> _PROVIDED DATA_:
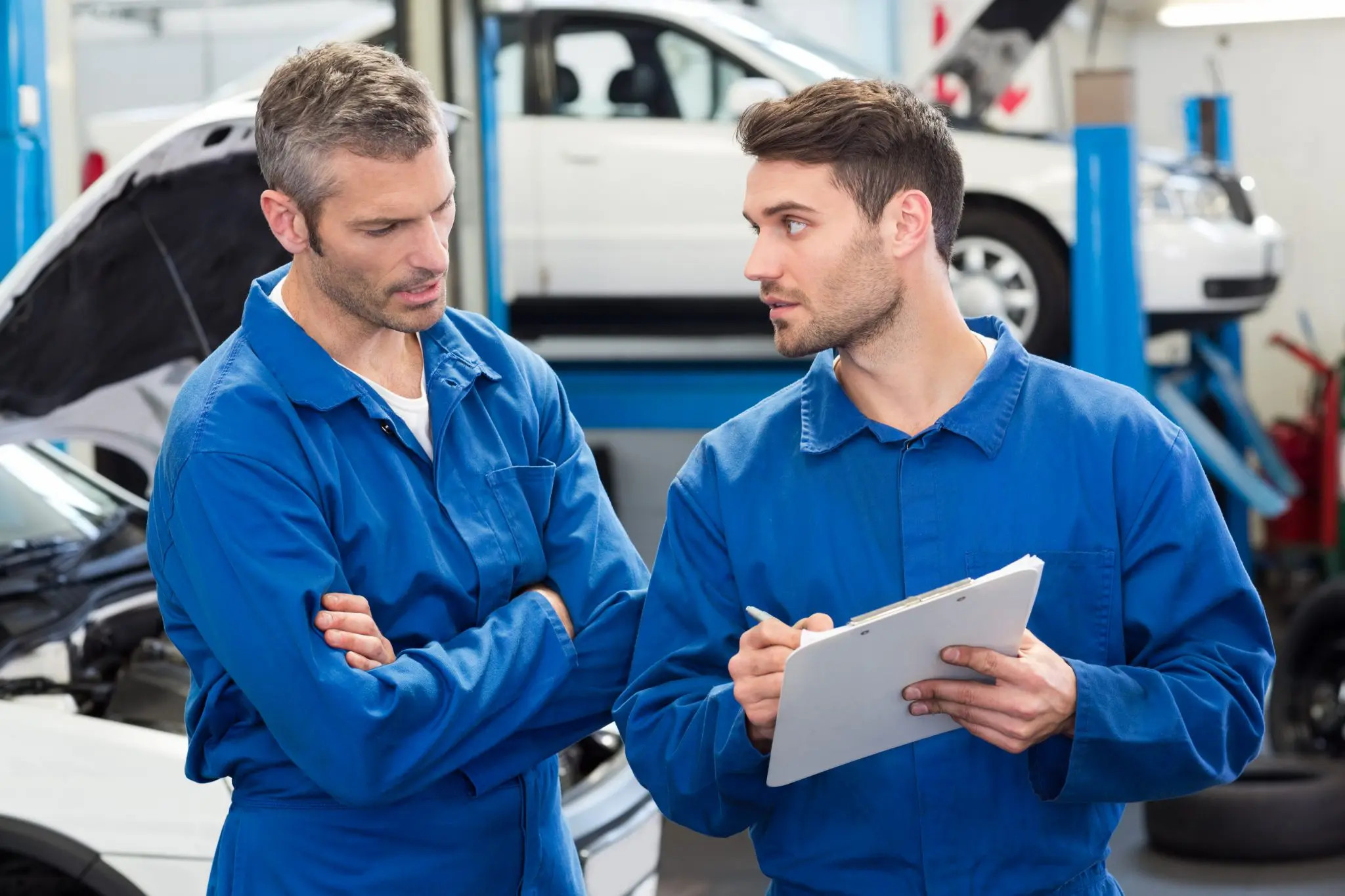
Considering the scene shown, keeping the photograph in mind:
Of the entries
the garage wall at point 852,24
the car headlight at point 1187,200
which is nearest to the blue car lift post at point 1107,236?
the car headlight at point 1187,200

> _WHAT YOU NEED TO DO_:
Copy the lines above word for word, leaving out the picture.

> _COMPLETE OUTPUT_:
Considering the scene shown, keeping the photograph in mind:
Of the entries
the garage wall at point 852,24
the car headlight at point 1187,200
which is nearest to the blue car lift post at point 1107,236?
the car headlight at point 1187,200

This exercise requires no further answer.